**Usando la información**
1. Copia el fragmento del texto sobre América Latina que va desde "Por eso es importante" hasta "necesario que nunca.", ambos incluidos, y cambia "capitalismo salvaje" por "capitalismo desregulado".
2. Responde brevemente a partir del texto sobre América Latina.
(a) ¿Quién escribió el libro "Recolonización o Independencia: América Latina en el siglo XXI"?
(b) ¿En qué libro hace Hernán Vega Cantor las afirmaciones citadas sobre la cultura?
(c) ¿A fines de qué siglo fue castrada la independencia, según el texto?
3. Prosigue con el texto sobre América Latina a partir de su última oración.

**Texto de lectura**
Agepeba//: La periodista Stella Calloni* escribe sobre la reedición del libro “Recolonización o Independencia: América Latina en el siglo XXI”, escrito por Víctor Ego Ducrot y de próxima re-edición conjunta, en la revista Maíz – la cuidada publicación sobre cultura y política de la Faculta de Periodismo de la UNLP –.
La independencia de la colonia española que conquistamos en heroicas luchas fue castrada a fines del siglo XIX, cuando Washington comenzó a aplicar su plan expansionista. A las dictaduras resultantes de la Doctrina de Seguridad Nacional las suceden ahora las democracias de seguridad nacional, surgidas de la doctrina del Conflicto de Baja Intensidad. Control de los medios de comunicación, cooptación de jueces y parlamentarios, financiamiento de campañas, invasión silenciosa a través de fundaciones y formación de militantes de los intereses imperiales son sólo algunos elementos de esta guerra contrainsurgente que enfrenta a Nuestra América al reto de un futuro que deja dos caminos abiertos: recolonización regional o un proceso de liberación amasado en la más inteligente, responsable y creativa resistencia.
Entre los derechos fundamentales del ser humano, la libertad es uno de los más condicionados en pleno siglo XXI. Lejos de las bondades de la revolución tecnológica, que suponía para muchos una liberación del tiempo, de la vida y del conocimiento colectivo en favor del hombre, nos encontramos en un laberinto infernal, con aumento de la desigualdad y la injusticia en el mundo entero, y con planes estratégicos de establecer una gobernanza global bajo el mandato del fundamentalismo imperial, que ha desatado todos sus demonios.
Por eso es importante analizar lo que está aconteciendo en América Latina en este complejo momento histórico, en el que asistimos a la desaparición en varios países de todo lo que se había rescatado y construido en poco más de una década y nos enfrentamos al desafío de un futuro que deja dos caminos abiertos: independencia o recolonización.
En el mundo de la incomunicación, todo está diseñado para remodelar el concepto de libertad hasta vaciarlo. Es el esquema de un capitalismo salvaje que opera ocultándose en los diseños imperceptiblemente brutales de los contenidos de entretenimiento y en el caos de la desinformación casi absoluta, y frente al cual el análisis de la cultura –a pesar de que lo nieguen los teóricos posestructurales– se vuelve más necesario que nunca.
Un grupo de mujeres alzan sus manos al cielo
Se trata de entender que, como señala el colombiano Hernán Vega Cantor en su libro Un mundo incierto, “la cultura está ligada indefectiblemente al modo de producción capitalista por la sencilla razón de que la universalización de la mercancía ha invadido también el ámbito cultural”, pues esa invasión debilita visiblemente el debate acerca de la libertad como valor fundamental del ser humano. Por lo tanto, también se trata de recordar que, como agrega el autor, “la cultura se ha convertido en una poderosa industria mundial, cuyos procesos y actividades son controlados por el capitalismo, de donde se desprende el predominio de la mercantilización plena, lo que debería conducir a emplear nociones tan importantes como las de la alienación y el fetichismo de la mercancía para intentar desentrañar la manera como está relacionada la cultura y el capitalismo”.

**Extracto de datos**
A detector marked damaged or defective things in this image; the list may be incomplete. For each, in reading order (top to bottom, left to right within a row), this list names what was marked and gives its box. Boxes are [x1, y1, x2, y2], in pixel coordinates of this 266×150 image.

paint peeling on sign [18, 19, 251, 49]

**Resultados de tareas**
1.
Por eso es importante analizar lo que está aconteciendo en América Latina en este complejo momento histórico, en el que asistimos a la desaparición en varios países de todo lo que se había rescatado y construido en poco más de una década y nos enfrentamos al desafío de un futuro que deja dos caminos abiertos: independencia o recolonización.
En el mundo de la incomunicación, todo está diseñado para remodelar el concepto de libertad hasta vaciarlo. Es el esquema de un capitalismo desregulado que opera ocultándose en los diseños imperceptiblemente brutales de los contenidos de entretenimiento y en el caos de la desinformación casi absoluta, y frente al cual el análisis de la cultura –a pesar de que lo nieguen los teóricos posestructurales– se vuelve más necesario que nunca.

2.
(a) Víctor Ego Ducrot.
(b) En Un mundo incierto.
(c) A fines del siglo XIX.

3.
En palabras del querido Eduardo Galeano: “Parece increíble, como sacado de una malísima trama de película hollywoodense: vivimos en un mundo en el que hay mayor libertad de tránsito para las mercancías que para la gente; un mundo en el que una vaca del norte vive mejor que un/a campesino/a del sur; un mundo en el que millones viven como exiliados en su propia tierra… Un ‘mundo al revés’”.
En Nuestra América somos dependientes de la potencia del Norte desde fines del siglo XIX, cuando comenzó a aplicar su plan expansionista y castró la independencia del Imperio español que habíamos logrado con heroicas luchas. Y si a lo largo del siglo XX sufrimos las dictaduras resultantes de la aplicación de la temible Doctrina de Seguridad Nacional elaborada por los estrategas norteamericanos en el contexto de la Guerra Fría –en la que un disidente era considerado terrorista–, hoy nos encontramos bajo el esquema de las democracias de seguridad nacional, fundadas en la doctrina del Conflicto de Baja Intensidad que Estados Unidos aplica sobre nuestros países.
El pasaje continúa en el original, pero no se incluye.